▸ Provided text:
Begin

Cenchrus setaceum ‘Rubrum’ (formerly Pennisetum setaceum ‘Rubrum’) | Also called: Purple Fountain Grass, Red Fountain Grass
Few ornamental grasses do what Fountain Grass does in a Phoenix landscape — a dense, arching mound of deep burgundy-purple foliage topped with feathery rose-pink plumes from late spring through fall, moving with every breeze, catching morning and afternoon light in a way that few plants can match. It’s been a fixture in Valley landscapes for decades, and when it’s planted and managed correctly, it earns its place repeatedly.
But Fountain Grass also comes with more nuance than most landscape plants, and that nuance is worth understanding before you plant it. There are two very different plants that share the “fountain grass” name — one of which is a listed noxious weed in Arizona that can no longer legally be sold. The other — purple fountain grass, the ‘Rubrum’ cultivar — is still in active landscape use, still available at nurseries, and still a legitimate design choice when used thoughtfully. The difference between them matters, and so does the ongoing conversation about what “sterile” actually means in practice.
This post covers the purple cultivar specifically — what it is, how it performs, how to manage it well, and what you need to know about the invasive question before you decide whether it belongs in your landscape.

Two Plants, One Name — What You Need to Know
Green fountain grass (Cenchrus setaceum, formerly Pennisetum setaceum) was widely planted in Phoenix landscapes starting in the mid-20th century before its invasive potential was understood. It produces viable seed prolifically, spreads aggressively into the surrounding Sonoran Desert, and competes with and displaces native plants and grasses. Arizona officially listed it as a noxious weed in 2020. It can no longer legally be sold at nurseries in the state. If you see green fountain grass at a nursery in Arizona, that’s a problem worth flagging.
Purple fountain grass — the ‘Rubrum’ cultivar — is a different story, at least legally and in most practical contexts. It’s a selection with deep burgundy-purple foliage that is widely described as sterile, meaning it doesn’t produce viable seeds and therefore can’t naturalize outside of cultivation. The Arizona noxious weed ban does not apply to ‘Rubrum’. It remains legal to sell and plant in Arizona, and it’s in active use in commercial and residential landscapes across the Valley.
The sterility claim deserves honest treatment, though. The ASU plant database notes that the purple variety “tends to rarely reseed” — not that it never does. The Desert Botanical Garden has raised concerns that the sterility of ‘Rubrum’ has been overstated and that plants can still disperse viable seeds under some conditions. The National Park Service recommends against planting any variety of fountain grass near natural desert areas for this reason. The expert consensus is not “purple is completely safe” — it’s “purple is meaningfully less invasive than green, and legal, but use it with some awareness of context.”

End

▸ Data shown:
Begin

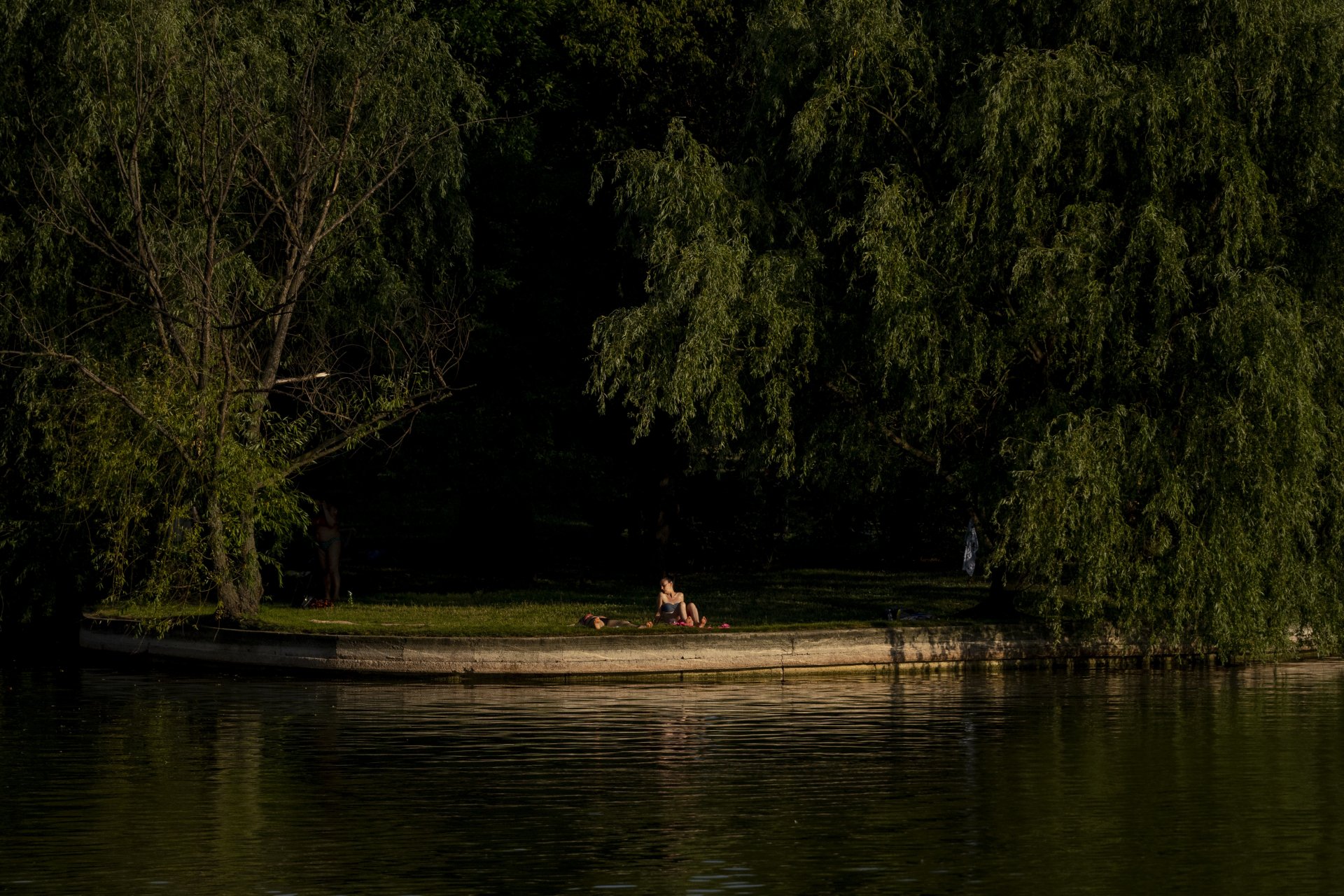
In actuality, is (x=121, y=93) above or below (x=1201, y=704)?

End

▸ Given instruction:
Please answer these questions using the fountain grass text:
1. What color are the feathery plumes that top the purple cultivar's foliage?
2. In what year did Arizona list green fountain grass as a noxious weed?
3. According to the ASU plant database, what does the purple variety tend to do?

▸ Correct output:
1. Rose-pink.
2. 2020.
3. It "tends to rarely reseed."